→ Passage for review:
+---+

S3 hosts the static frontend (HTML, CSS, JS)
CloudFront sits in front for HTTPS, caching, and global delivery
API Gateway exposes a REST API
Lambda handles business logic (vote, results, reset)
DynamoDB stores votes
IAM wires permissions together
Terraform defines everything

No servers. No containers. No databases to patch. No stateful nonsense.

Just managed services doing exactly what they’re good at.

The request flow looks like this:

User clicks a button → JavaScript calls the API → API Gateway invokes Lambda → Lambda writes to DynamoDB → Response goes back to the browser.

Simple. Explicit. Observable.

Why static frontend + API (on purpose)

I didn’t use React.
I didn’t use Next.js.
I didn’t use server-side rendering.

Not because those tools are bad—they’re not. But because I wanted you to see what’s actually happening.

When you open the frontend code, you can immediately see:

where the API URL lives
how a POST request is formed
what the response looks like
how the browser handles the data

No build steps. No transpilation. No abstractions hiding what’s really going on.

Once you understand how a browser talks to an API using vanilla JavaScript, then you can add React, TypeScript, and all the modern tooling. But you’ll know what those tools are doing for you—not just that they work.

The frontend’s job here is to show you the fundamentals, not teach you the latest framework.

The Lambdas (three, on purpose)

+---+

→ Given material:
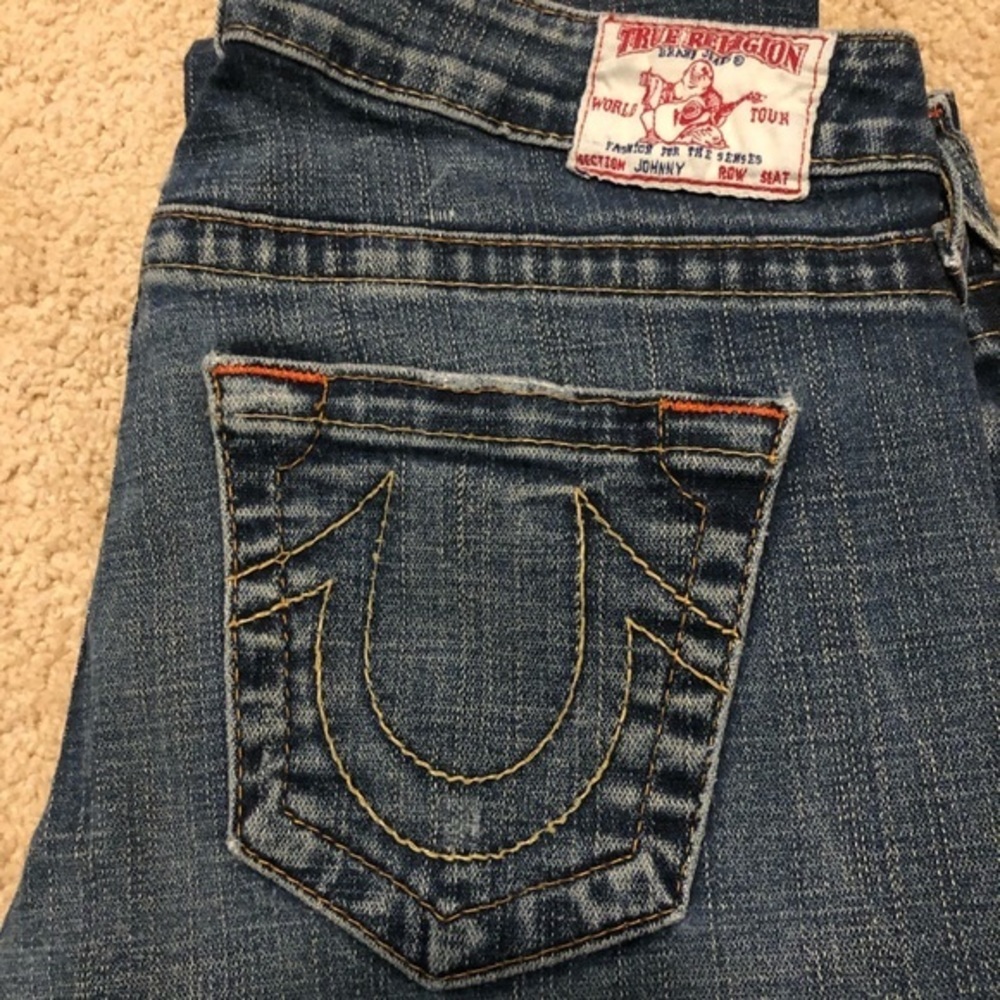 🎉HP🎉True religion distressed jeans - Picture 5 of 14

+---+

→ Exercise prompt:
Pick up the serverless architecture walkthrough after its final line, "The Lambdas (three, on purpose)," and write the section that heading introduces. The data shown here were drawn from a separate source.

→ Result of this task:
There are three Lambda functions:

Vote (backend/vote.py) – Processes vote submissions
Results (backend/results.py) – Retrieves vote counts
Reset (backend/reset.py) – Clears all data

Could this be one Lambda with a switch statement?
Absolutely.

Did I do that?
Absolutely not.

Each function has:

one responsibility
one API route
one IAM policy

This lets students see how permissions map to behavior.

The vote function can write, but not delete
The results function can read, but not write
The reset function can delete, but nothing else

You don’t need a lecture on least privilege when the code makes it obvious.

How voting actually works

When a student clicks a vote button, here’s the journey that request takes through the serverless stack:

sequenceDiagram
    participant User as 👤 User Browser
    participant S3 as 🪣 S3 + CloudFront
    participant APIG as 🌐 API Gateway
    participant Lambda as ⚡ vote.py
    participant DDB as 🗄️ DynamoDB
    
    User->>S3: GET /vote.html
    S3-->>User: HTML + JavaScript
    
    Note over User: User clicks vote button<br/>sessionId generated (UUID)<br/>stored in sessionStorage
    
    User->>APIG: POST /vote<br/>{ "vote": "aws", "sessionId": "abc123" }
    APIG->>Lambda: Invoke vote function
    
    Note over Lambda: Validate sessionId exists<br/>Validate vote in ['no', 'aws', 'other']
    
    Lambda->>DDB: PutItem<br/>{ id: "abc123", vote: "aws" }
    Note over DDB: Overwrites if sessionId<br/>already voted<br/>(allows vote changes)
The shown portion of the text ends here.